I just want the dampers. Wiring them up to individual room stats. No smart control shit, I just want to replace the manual dampers I have with electronic ones in an existing system to close off the lower floor but leave the upper open to increase pressure.

I do it manually daily now but it's fuckin annoying.
 
That’s calling for trouble down the road... if not right now.

If you choose to ignore the performance and equipment life aspects and considering you currently have no zoning equipment at all, you would need to wire a thermostat/sensing device for each space to control the damper(s). A transformer would be needed as well.

Zoning requires proper ducting, plus adequate zoning equipment and fine tuning. Anything short of that is calling for trouble.
 
What I’m saying is installing dampers without the proper system design will cause problems now and down the road.
 
Let's say your ducting is well done for zoning. Don't forget to add a by-pass damper as your blower has probably a 5 speeds motor, hence when you close a damper, all the airflow will blast out from the other zone (and imagine you got a small zone on that, you might hit the upper limit and get the system to shut down).

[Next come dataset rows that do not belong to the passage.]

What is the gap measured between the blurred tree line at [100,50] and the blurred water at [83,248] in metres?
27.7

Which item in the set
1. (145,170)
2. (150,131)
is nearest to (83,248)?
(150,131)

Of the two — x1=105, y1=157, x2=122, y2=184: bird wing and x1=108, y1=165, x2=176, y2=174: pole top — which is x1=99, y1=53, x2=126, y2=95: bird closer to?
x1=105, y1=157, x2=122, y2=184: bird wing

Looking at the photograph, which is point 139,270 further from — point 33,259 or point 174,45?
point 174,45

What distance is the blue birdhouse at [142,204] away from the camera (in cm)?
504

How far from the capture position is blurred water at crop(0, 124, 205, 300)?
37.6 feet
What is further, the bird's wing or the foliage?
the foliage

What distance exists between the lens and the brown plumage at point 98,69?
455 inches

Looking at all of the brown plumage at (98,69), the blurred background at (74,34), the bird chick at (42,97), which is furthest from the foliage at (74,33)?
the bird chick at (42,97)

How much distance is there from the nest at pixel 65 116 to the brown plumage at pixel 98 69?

Let's say you know all this stuff and go ahead, make sure you don't buy random damper motors without having the right control board too. Some control boards aren't compatible with some dampers (as with the Carrier system, they need their own dampers/motors).

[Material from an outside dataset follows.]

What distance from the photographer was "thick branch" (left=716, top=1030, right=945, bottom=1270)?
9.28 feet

So basically, if your ducting setup is ready to accept the zoning, what you will need is :

1 control board (verify how much zone it can accept, some are limited to 2-3)
X Dampers mounted with their controls (motor and stuff)
X thermostat to fit the amount of dampers you've bought
Usually one transfo is enough, but it all depends on how much zone you're gonna hook up.
1 By-Pass damper (you need to calculate how much flow the smallest zone is giving and then substract the total CFM of your blower from the rest to size the by-pass to use to maintain a good static pressure)

My suggestion would be to go with EWC control or Honeywell.

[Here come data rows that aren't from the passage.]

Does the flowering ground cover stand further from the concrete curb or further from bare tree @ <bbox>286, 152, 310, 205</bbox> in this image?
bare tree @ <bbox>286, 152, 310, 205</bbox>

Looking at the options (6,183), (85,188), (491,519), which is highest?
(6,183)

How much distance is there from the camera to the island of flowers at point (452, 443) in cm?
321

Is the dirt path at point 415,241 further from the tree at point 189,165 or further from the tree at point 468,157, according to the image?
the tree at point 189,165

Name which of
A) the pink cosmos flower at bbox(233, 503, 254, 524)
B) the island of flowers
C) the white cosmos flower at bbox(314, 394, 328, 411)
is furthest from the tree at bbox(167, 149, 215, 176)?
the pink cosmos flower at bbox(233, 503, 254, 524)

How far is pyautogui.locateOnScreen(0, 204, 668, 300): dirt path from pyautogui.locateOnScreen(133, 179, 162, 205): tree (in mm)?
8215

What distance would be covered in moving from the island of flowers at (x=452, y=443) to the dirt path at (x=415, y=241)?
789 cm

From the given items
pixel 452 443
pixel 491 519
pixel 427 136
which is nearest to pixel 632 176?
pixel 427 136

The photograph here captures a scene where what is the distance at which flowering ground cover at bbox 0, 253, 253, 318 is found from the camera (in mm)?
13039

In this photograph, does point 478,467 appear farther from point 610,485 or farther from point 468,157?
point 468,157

The electronic static pressure damper from EWC control is awesome (SBD-10, SBD-12, SBD-14,...)
Have fun.
 
Anyone have a recommendation on electronic dampers? I've got 4 floors and it's a pain keep the top cool.

Something that could help you out is blank out some air returns that are located on the first 2 floors (don't blank them all), and make sure that there is enough return on the 4th floor. A kleenex should hold tight without touching it on your different return registers.
If not, your system is getting all it's return from the easiest place to get it, which is closer to the blower, which should be on the first and second floor. You need to get that hot air back into the system and cool it down to make it more comfortable on the upper floors.
That would not solve 100% of your problem, but if done right, it can help a lot.
 
It’s probably a safe bet to say it’s not.

Au pire fait comme Skiz et donne l'info pertinente en spécifiant qu'il y a un prérequis plutôt que de rester flou et dire que c'est compliqué pendant 4 posts consécutifs...

:dunno:
 
Au pire fait comme Skiz et donne l'info pertinente en spécifiant qu'il y a un prérequis plutôt que de rester flou et dire que c'est compliqué pendant 4 posts consécutifs...

:dunno:

Comme dans le post #4 ?

*C’est* compliqué. J’veux simplement eviter des desagrements à OP. Les gens ne sont souvent pas conscients des problemes qui surviennent/surviendront quand on «*tapone*» à l’aveuglette sur un systeme central.
 
Start with a proper balancing of your zone. Each room need enough cfm to heat or cool. I guess you have only one thermostat ? I don't know how old is your system but you could add more space sensor and put it as the primary when you need it the most, and the rest of the day, put it on the slave mode, or you can do the average. It all depends on the control you can hook up.

If you really want to add zoning, follow what skiz said. He knows what to do properly.

Carrier/honeywell are equivalent. I don't work with honeywell because they are expensive as fuck in the commercial field. I'm not into residential that much except for big projects.